--- start Record list ---
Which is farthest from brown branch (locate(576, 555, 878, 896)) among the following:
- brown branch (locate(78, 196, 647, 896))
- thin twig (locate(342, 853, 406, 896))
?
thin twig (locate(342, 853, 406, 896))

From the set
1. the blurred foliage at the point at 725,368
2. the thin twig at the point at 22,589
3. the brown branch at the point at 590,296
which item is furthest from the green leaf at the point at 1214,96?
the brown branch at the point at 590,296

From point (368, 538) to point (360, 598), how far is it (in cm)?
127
--- end Record list ---
--- start Record list ---
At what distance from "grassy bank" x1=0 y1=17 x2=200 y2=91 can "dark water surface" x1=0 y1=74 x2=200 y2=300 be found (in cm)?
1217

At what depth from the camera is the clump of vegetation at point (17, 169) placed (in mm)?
--- end Record list ---
How many lines of the listing above contain the word "twig", matching case exactly? Reply with the number alone.

3